Methods: We conducted nested case-control studies within two Finnish population cohorts of young females (Finnish Maternity Cohort [FMC], age 16-48, birth years 1938-1989) and older males (Alpha-Tocopherol, Beta-Carotene Cancer Prevention Study [ATBC], age 50-69, birth years 1917-1939). There were 526 and 457 age-, sample time-matched gastric cancer case-control pairs from FMC and ATBC, respectively. Antibodies to parietal cells (APCA), intrinsic factor (AIFA) and H. pylori were measured in serum collected at baseline using commercially available enzyme-linked immunosorbent assays. We estimated odds ratios (ORs) and 95% confidence intervals (CI) for autoantibody associations using conditional logistic regression.

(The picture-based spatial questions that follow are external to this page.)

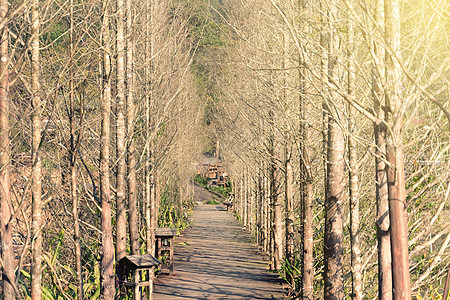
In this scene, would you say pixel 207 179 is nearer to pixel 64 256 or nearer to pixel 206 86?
pixel 206 86

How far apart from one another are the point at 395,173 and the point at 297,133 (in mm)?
6067

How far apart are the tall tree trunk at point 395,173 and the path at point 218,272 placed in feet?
29.7

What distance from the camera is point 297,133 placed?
385 inches

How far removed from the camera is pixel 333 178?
6.96 metres

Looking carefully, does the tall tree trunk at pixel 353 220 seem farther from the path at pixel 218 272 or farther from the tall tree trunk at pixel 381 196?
the path at pixel 218 272

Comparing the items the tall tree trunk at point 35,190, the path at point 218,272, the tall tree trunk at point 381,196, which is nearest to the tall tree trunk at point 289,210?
the path at point 218,272

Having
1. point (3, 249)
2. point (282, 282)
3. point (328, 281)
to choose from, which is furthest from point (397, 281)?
point (282, 282)

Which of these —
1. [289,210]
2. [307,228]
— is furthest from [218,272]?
[307,228]

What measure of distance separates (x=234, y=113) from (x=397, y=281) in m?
18.8

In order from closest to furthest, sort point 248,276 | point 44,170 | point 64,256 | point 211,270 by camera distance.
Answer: point 44,170
point 64,256
point 248,276
point 211,270

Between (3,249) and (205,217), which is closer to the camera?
(3,249)

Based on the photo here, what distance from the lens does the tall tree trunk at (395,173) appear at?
3666mm

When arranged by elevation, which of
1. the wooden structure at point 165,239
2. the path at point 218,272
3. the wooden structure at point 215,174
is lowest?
the path at point 218,272

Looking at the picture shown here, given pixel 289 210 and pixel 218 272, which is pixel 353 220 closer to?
pixel 289 210
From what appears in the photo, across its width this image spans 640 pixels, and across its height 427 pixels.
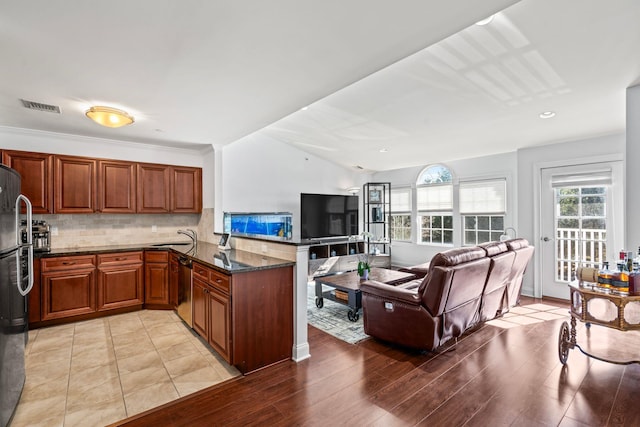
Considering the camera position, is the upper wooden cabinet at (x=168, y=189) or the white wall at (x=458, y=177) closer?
the upper wooden cabinet at (x=168, y=189)

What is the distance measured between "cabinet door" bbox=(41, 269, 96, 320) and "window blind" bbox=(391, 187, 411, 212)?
572 centimetres

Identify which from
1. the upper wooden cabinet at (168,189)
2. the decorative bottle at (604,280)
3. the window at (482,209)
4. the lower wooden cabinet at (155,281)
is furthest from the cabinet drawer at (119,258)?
the window at (482,209)

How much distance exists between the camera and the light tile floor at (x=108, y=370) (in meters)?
2.10

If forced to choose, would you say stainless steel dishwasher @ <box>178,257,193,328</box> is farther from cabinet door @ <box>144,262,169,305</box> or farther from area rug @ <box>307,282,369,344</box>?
area rug @ <box>307,282,369,344</box>

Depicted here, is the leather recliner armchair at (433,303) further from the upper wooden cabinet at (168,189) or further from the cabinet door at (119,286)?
the upper wooden cabinet at (168,189)

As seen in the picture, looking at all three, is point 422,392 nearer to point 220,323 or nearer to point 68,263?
point 220,323

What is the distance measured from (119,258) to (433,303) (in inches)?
153

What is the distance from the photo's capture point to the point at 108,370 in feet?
8.58

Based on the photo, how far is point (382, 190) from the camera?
7145 mm

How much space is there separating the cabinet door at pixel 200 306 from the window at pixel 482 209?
483 cm

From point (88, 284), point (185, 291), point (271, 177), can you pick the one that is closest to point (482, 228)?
point (271, 177)

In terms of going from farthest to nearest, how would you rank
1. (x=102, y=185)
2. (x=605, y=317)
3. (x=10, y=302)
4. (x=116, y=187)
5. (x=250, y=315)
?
(x=116, y=187) < (x=102, y=185) < (x=250, y=315) < (x=605, y=317) < (x=10, y=302)

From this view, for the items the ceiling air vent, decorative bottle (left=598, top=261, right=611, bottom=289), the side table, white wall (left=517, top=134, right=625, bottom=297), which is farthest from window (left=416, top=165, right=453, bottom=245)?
the ceiling air vent

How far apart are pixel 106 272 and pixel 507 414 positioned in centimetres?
447
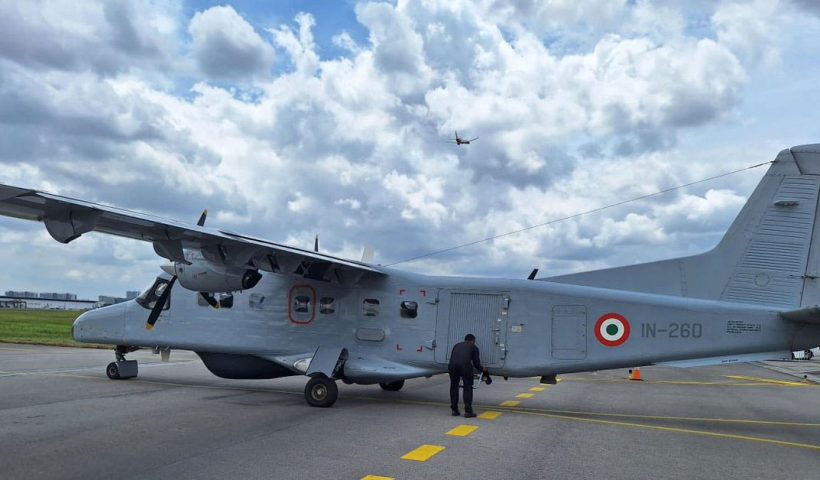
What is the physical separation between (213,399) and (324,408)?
276cm

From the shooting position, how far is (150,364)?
72.7 feet

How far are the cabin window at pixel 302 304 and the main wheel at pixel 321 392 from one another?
178cm

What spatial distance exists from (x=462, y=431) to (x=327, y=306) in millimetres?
5070

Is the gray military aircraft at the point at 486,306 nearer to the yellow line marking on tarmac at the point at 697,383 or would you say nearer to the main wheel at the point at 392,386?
the main wheel at the point at 392,386

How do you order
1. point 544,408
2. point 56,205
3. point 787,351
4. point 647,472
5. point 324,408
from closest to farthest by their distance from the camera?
1. point 647,472
2. point 56,205
3. point 787,351
4. point 324,408
5. point 544,408

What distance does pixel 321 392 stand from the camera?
12.4 m

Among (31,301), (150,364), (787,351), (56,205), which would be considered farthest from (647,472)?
(31,301)

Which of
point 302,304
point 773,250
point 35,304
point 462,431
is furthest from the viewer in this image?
point 35,304

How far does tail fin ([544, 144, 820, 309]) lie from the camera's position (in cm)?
1135

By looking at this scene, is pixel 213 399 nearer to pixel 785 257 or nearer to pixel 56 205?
pixel 56 205

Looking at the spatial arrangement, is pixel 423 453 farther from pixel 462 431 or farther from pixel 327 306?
pixel 327 306

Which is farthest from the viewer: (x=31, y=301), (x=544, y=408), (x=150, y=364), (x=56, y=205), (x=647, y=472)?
(x=31, y=301)

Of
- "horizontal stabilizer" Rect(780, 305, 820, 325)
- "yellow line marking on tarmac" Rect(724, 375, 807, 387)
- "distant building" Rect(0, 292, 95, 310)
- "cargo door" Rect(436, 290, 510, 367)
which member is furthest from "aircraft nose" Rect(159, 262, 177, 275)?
"distant building" Rect(0, 292, 95, 310)

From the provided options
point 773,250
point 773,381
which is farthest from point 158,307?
point 773,381
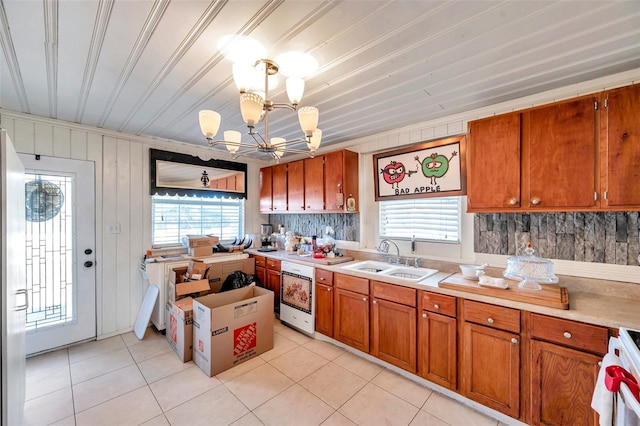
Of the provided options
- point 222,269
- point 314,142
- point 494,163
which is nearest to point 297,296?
point 222,269

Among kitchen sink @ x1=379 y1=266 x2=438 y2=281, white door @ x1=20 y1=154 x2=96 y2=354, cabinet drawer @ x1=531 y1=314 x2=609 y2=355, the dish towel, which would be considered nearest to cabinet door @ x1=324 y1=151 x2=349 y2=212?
kitchen sink @ x1=379 y1=266 x2=438 y2=281

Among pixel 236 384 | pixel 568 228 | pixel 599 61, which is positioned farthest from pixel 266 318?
pixel 599 61

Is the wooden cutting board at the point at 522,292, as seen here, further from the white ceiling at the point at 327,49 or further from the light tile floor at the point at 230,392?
the white ceiling at the point at 327,49

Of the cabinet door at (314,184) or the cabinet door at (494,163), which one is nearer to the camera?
the cabinet door at (494,163)

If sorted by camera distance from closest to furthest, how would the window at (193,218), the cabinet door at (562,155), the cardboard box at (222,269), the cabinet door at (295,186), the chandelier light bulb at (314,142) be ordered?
the cabinet door at (562,155) → the chandelier light bulb at (314,142) → the cardboard box at (222,269) → the window at (193,218) → the cabinet door at (295,186)

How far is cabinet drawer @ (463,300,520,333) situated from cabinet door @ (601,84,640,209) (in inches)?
38.3

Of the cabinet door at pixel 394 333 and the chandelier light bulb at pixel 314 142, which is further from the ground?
the chandelier light bulb at pixel 314 142

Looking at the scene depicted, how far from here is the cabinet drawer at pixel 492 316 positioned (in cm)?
176

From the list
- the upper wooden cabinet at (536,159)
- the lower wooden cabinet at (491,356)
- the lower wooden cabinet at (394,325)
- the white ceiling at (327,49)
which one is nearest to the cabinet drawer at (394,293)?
the lower wooden cabinet at (394,325)

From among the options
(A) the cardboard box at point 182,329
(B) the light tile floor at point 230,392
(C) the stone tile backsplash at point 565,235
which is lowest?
(B) the light tile floor at point 230,392

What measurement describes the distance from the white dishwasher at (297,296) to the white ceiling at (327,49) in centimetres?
194

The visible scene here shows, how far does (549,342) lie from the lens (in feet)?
5.34

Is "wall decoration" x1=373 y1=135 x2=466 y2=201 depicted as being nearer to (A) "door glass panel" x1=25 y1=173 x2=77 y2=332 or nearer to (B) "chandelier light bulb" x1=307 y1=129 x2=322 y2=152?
(B) "chandelier light bulb" x1=307 y1=129 x2=322 y2=152

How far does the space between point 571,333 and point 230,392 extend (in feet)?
8.17
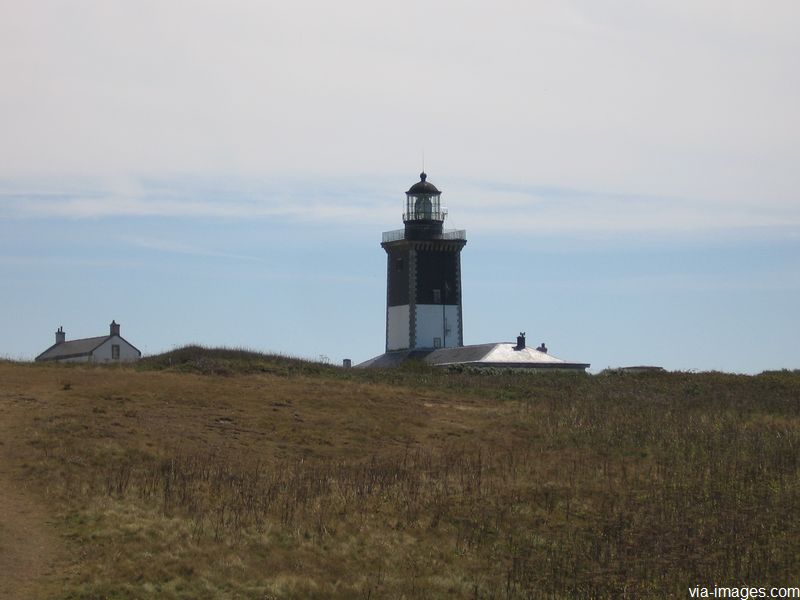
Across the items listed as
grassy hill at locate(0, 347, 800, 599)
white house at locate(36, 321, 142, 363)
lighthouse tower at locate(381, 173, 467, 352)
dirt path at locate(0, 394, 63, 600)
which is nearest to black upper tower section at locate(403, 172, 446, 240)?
lighthouse tower at locate(381, 173, 467, 352)

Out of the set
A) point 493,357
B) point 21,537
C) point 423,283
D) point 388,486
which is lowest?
point 21,537

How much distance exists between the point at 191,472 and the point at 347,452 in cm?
588

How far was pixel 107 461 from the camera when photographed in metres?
27.4

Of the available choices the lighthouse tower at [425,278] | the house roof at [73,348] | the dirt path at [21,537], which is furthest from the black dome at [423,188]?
the dirt path at [21,537]

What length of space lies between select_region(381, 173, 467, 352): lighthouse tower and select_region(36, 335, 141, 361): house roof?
69.7 feet

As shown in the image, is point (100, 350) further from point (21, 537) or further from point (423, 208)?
point (21, 537)

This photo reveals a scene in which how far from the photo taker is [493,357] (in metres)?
65.6

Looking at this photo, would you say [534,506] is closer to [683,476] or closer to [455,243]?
[683,476]

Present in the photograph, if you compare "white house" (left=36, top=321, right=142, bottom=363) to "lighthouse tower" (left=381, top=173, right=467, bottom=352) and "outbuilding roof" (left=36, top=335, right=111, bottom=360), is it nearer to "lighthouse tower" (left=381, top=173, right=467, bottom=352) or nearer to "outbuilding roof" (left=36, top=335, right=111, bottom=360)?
"outbuilding roof" (left=36, top=335, right=111, bottom=360)

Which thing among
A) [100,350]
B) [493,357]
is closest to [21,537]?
[493,357]

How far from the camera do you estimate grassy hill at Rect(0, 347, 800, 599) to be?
67.2ft

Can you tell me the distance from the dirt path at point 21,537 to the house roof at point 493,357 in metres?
38.9

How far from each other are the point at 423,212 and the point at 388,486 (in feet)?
163

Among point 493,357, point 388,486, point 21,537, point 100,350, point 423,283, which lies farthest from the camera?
point 100,350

Results: The median time intervals from baseline to cancer diagnosis were 17 years for FMC and 11 years for ATBC. 45% of FMC and 80% of ATBC were H. pylori seropositive. APCA seropositivity in FMC (14%, cases and controls combined) was significantly associated with increased gastric cancer risk among H. pylori seronegative (ORs 4.77 [95% CI 2.81-8.08]) but not H. pylori seropositive individuals (ORs 2.09 [0.91-4.78]). In analyses by anatomic subsite, the APCA association among H. pylori seronegatives was strongest for corpus cancers (OR 17.97 [6.92-46.63]). APCA seropositivity in ATBC (8%) was unassociated with gastric cancer regardless of H. pylori serostatus or anatomic subsite. AIFA seropositivity was 2% in both cohorts.
Conclusion: Our findings of APCA associations with gastric cancer risk in young females and corpus subsite align with increasing cancer incidence trends for these groups. Low APCA prevalence in older male smokers may explain the lack of a cancer association in this setting. Stronger associations in H. pylori seronegative individuals supports our hypothesis of autoimmune gastritis replacing H. pylori as the driving factor for the unexpected increases of gastric cancer in certain populations. APCA has potential utility as a predictor of gastric cancer risk, but AIFA may be too rare for clinical application in asymptomatic individuals.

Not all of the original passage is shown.